Regarding prompt injection: it's possible to reduce the risk dramatically by: 1. Using opus4.6 or gpt5.2 (frontier models, better safety). These models are paranoid. 2. Restrict downstream tool usage and permissions for each agentic use case (programmatically, not as LLM instructions). 3. Avoid adding untrusted content in "user" or "system" channels - only use "tool". Adding tags like "Warning: Untrusted content" can help a bit, but remember command injection techniques ;-) 4. Harden the system according to state of the art security. 5. Test with red teaming mindset.
> Adding tags like "Warning: Untrusted content" can help
It cannot. This is the security equivalent of telling it to not make mistakes.

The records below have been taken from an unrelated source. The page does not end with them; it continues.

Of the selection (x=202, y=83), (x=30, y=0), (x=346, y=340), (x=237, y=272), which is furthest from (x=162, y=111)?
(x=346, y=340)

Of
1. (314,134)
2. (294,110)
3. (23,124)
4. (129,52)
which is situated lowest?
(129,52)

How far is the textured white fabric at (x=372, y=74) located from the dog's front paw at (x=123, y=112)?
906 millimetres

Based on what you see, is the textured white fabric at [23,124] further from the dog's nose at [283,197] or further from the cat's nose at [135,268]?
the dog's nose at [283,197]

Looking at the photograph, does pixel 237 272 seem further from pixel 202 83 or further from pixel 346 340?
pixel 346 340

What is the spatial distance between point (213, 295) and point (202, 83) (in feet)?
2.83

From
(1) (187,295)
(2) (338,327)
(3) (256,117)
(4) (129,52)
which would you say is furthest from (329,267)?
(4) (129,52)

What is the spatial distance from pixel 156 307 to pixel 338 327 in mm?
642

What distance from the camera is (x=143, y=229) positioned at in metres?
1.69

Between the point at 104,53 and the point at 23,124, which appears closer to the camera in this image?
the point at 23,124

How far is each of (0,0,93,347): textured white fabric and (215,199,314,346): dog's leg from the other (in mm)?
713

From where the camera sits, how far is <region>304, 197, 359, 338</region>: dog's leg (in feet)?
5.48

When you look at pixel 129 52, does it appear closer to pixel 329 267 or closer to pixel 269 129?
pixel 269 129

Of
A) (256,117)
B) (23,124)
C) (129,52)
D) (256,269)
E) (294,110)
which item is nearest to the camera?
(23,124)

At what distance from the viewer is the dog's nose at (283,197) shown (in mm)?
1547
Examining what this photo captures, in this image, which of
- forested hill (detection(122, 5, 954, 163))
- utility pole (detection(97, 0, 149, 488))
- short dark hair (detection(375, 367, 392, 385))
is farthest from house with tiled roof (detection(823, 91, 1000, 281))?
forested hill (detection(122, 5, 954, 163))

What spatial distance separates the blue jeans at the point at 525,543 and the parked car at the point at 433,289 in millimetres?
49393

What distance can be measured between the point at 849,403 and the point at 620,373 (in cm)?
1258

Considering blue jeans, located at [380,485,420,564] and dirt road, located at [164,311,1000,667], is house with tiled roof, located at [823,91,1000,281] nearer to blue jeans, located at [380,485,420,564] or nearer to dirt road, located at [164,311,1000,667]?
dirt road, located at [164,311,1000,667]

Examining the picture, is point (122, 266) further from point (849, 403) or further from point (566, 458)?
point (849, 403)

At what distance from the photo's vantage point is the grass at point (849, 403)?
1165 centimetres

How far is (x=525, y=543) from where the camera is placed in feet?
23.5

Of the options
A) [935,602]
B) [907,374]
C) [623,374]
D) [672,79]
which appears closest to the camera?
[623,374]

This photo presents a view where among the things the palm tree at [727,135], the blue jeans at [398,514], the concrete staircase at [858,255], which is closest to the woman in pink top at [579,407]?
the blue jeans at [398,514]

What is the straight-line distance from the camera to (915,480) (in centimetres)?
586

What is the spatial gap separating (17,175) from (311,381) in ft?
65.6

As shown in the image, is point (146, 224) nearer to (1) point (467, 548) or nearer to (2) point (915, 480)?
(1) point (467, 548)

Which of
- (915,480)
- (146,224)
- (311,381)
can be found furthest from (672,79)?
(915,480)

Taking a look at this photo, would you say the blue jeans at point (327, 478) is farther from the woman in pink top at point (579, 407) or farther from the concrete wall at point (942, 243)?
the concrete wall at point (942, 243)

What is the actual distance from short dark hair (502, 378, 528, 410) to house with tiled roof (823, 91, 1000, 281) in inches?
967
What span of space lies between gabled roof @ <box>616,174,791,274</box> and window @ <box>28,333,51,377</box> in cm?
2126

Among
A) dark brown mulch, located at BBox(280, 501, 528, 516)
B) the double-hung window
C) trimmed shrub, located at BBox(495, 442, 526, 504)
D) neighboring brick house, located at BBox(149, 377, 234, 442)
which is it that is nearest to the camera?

> Restrict downstream tool usage and permissions for each agentic use case
Reasonable, but you have to actually do this and not screw it up.
> Harden the system according to state of the art security
"Draw the rest of the owl"
You're better off treating the system as fundamentally unsecurable, because it is. The only real solution is to never give it untrusted data or access to anything you care about. Which yes, makes it pretty useless.
Anyone who thinks they can avoid LLM Prompt injection attacks should be asked to use their email and bank accounts with AI browsers like Comet.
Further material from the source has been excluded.